Gürtel im BJJ — Meine Meinung zu ihrem Stellenwert

Nachdem ich länger keinen Blogartikel mehr veröffentlicht habe und gerade verletzungsbedingt etwas Zeit an der Hand habe, wollte ich meine Ansichten zur Bedeutung der Gürtel im BJJ auf virtuelles Papier bringen.

Gürtel und vor allem ihre Farbe sind in fast allen, vor allem traditionellen, Kampfsportarten ein wichtiges Thema und ein vermeintlich simpler, visueller Indikator für die Kompetenz eines Sportlers — so auch im BJJ. Dies ist gesellschaftlich so anerkannt und verbreitet, dass selbst Menschen ohne jeglichen Bezug zum Kampfsport zwei Dinge zuverlässig einordnen können: Ein Weißgurt wird von Anfängern getragen und ein Schwarzgurt zeichnet hohe Kompetenz aus.

So weit, so gut. Nun gibt es allerdings sowohl im Kampfsport generell als auch im BJJ konkret einige Umstände, durch welche das Thema an Komplexität gewinnt. Im Folgenden möchte ich auf einige dieser Problematiken eingehen, im Anschluss daran aber vor allem beschreiben, was die Gürtel für uns bei Apis bedeuten oder eben auch nicht.

Sicherlich eine der verbreitetsten Problematiken ist der inflationäre Gebrauch von Gürtelgraduierungen, welcher in vielen Kampfsportarten durch die Existenz unzähliger Gürtelgrade zu erkennen ist. Nicht selten gibt es zwischen Weiß und Schwarz knapp ein Dutzend weitere Gürtelfarben und auch über den Schwarzgurt hinaus häufig noch viele, oft eher sinnbefreite Graduierungen. Doch auch BJJ mit seinen insgesamt 5 Gürtelfarben ist vor dieser Problematik nicht gefeit, gibt es doch die Möglichkeit, durch bis zu 4 Streifen pro Gurt weitere Abstufungen zu schaffen. Zum Problem wird dies immer dann, wenn jede dieser Graduierungen mit einer vordefinierten Prüfung verbunden ist. Damit sollen Sportlern vor allem regelmäßige Erfolgserlebnisse geboten werden mit dem Ziel, diese als zahlende Mitglieder zu behalten. Zudem bietet es die Möglichkeit, je nach Modus operandi im jeweiligen Gym, zusätzliche Einnahmen durch kostenpflichtige Gürtelprüfungen, Prüfungsseminare oder dergleichen zu generieren. Mein konkretes Problem mit diesem Ansatz besteht vor allem darin, dass die Wertigkeit der Graduierung den wirtschaftlichen Interessen des prüfenden Organs zum Opfer fällt. Um diesen Standpunkt zu untermauern, wünsche ich mir eine Statistik, wie viele Teilnehmer solcher häufig bezahlter Lehrgänge diese bestehen oder nicht. Ich wette, die Quote der nicht bestandenen tendiert gegen Null.

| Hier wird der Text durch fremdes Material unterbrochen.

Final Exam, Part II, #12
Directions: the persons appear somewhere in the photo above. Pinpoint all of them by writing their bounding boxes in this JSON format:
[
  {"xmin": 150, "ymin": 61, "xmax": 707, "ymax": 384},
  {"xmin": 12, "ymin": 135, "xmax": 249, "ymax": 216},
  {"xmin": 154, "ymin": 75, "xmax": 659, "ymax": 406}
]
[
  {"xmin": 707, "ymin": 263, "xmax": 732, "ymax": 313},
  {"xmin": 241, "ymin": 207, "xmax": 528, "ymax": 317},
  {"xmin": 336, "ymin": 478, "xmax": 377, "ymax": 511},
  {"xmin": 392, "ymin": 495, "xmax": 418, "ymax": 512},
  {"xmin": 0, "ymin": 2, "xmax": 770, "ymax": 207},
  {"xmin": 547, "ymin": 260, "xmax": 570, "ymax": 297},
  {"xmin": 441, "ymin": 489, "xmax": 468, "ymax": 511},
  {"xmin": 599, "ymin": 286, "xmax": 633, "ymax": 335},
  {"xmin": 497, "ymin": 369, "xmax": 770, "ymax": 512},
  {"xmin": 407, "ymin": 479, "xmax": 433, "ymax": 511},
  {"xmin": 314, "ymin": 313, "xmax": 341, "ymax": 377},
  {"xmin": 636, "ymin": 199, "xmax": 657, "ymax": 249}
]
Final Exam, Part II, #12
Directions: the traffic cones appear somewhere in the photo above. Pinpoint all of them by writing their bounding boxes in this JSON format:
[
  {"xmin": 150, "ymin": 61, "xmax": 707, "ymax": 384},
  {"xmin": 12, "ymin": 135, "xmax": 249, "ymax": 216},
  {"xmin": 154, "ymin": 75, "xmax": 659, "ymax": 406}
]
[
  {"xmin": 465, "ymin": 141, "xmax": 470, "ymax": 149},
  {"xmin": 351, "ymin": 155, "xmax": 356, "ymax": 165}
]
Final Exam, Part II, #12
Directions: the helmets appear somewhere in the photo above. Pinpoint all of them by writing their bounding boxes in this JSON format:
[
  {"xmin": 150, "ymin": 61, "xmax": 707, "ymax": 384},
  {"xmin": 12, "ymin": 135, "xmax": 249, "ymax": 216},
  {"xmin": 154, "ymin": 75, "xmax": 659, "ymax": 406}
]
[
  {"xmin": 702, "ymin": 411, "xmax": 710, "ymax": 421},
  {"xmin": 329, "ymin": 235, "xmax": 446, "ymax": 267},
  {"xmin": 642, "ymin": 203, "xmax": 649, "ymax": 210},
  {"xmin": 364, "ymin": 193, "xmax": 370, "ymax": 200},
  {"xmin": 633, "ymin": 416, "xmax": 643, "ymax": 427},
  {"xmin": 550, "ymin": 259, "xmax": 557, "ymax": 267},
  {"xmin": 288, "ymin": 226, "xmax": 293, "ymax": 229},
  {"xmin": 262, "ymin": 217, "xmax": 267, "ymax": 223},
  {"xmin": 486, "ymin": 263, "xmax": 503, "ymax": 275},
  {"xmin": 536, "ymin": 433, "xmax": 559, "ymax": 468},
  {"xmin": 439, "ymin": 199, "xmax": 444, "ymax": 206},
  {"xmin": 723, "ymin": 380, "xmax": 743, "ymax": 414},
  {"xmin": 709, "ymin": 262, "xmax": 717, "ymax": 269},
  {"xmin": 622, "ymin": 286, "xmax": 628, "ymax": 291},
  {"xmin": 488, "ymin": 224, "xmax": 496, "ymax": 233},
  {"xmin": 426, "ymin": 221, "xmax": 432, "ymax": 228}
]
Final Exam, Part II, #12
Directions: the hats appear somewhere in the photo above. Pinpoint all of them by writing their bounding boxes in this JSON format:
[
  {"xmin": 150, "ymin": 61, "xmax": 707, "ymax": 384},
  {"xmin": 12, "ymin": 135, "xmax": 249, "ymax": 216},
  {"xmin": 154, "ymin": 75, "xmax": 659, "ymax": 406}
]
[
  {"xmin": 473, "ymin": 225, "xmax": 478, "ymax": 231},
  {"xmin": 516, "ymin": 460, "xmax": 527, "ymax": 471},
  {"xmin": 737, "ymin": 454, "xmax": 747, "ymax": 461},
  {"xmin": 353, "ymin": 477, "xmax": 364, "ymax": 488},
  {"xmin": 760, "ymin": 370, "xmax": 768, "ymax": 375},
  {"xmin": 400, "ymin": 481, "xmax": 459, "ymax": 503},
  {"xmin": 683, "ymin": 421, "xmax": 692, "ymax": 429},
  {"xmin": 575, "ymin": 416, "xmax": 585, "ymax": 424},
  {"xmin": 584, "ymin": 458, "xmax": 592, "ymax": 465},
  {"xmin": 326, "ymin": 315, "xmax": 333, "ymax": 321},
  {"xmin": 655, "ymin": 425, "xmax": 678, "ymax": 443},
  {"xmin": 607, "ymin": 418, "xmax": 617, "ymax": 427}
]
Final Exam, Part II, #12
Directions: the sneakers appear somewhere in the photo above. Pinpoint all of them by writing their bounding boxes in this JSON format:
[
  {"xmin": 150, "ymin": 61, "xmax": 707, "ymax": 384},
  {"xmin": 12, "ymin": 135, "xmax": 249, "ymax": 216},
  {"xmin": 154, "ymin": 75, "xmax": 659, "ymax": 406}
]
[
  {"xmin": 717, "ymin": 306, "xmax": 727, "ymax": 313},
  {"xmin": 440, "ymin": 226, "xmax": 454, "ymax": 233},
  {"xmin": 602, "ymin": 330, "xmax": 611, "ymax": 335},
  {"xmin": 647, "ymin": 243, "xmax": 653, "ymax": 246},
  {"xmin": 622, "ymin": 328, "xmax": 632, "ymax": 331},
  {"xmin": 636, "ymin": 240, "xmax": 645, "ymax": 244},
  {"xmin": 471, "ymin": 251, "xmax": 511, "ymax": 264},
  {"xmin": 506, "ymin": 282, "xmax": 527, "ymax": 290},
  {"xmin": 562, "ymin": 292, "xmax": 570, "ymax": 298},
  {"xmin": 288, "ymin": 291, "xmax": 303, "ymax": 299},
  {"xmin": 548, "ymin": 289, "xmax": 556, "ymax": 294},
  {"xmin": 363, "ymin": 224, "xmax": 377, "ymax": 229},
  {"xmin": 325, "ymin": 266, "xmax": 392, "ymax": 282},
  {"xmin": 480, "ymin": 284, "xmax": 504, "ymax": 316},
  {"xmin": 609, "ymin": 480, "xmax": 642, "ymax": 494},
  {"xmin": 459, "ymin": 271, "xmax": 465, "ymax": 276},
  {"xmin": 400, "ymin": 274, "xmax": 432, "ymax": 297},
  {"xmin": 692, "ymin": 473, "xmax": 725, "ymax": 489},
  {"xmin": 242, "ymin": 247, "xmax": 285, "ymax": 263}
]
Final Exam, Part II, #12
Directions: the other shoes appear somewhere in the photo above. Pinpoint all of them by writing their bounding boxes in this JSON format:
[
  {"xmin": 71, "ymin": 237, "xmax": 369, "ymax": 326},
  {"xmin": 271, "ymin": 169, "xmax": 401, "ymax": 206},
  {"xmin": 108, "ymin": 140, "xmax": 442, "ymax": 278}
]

Eine weitere Problematik findet sich in Zugeständnissen bezüglich Attitüde, Verhaltensweisen und Sonderrechten, welche höher Graduierte in vielen Gyms auf und neben der Matte genießen und leider auch häufig missbrauchen. Dies beginnt vermeintlich harmlos mit generischen Titel und geht über das grundlose zur Schau Stellen der eigenen Überlegenheit während des Trainings bis hin zu Verhaltensweisen auf und neben der Matte welche schlicht als Mobbing zu bezeichnen sind. Versteht mich nicht falsch, in einem authentischen und häufig kompetitiven Sport wie BJJ wird es immer Runden geben in welchen 2 Sportler ähnlichen Niveaus mit vollem Einsatz ihre Kräfte messen und auch das Einordnen unkontrollierter oder übereifriger Anfänger welche eine Gefahr für die Sicherheit der Trainingsgruppe darstellen durch einen fortgeschritteneren Trainingspartner hat meiner Meinung nach durchaus seine Berechtigung. Voraussetzung ist, dass der fortgeschrittene Trainingspartner zu jedem Zeitpunkt die Kontrolle behält und im Anschluss kommuniziert, was der Grund für die erhöhte Intensität war. Mutwilliges Schikanieren unterlegener Trainingspartner zum Befeuern des eigenen Egos sowie jedwedes Verhalten, welches eine erhöhte Verletzungsgefahr billigend in Kauf nimmt oder Trainingspartner gar bewusst verletzt, ist allerdings zu keinem Zeitpunkt akzeptabel.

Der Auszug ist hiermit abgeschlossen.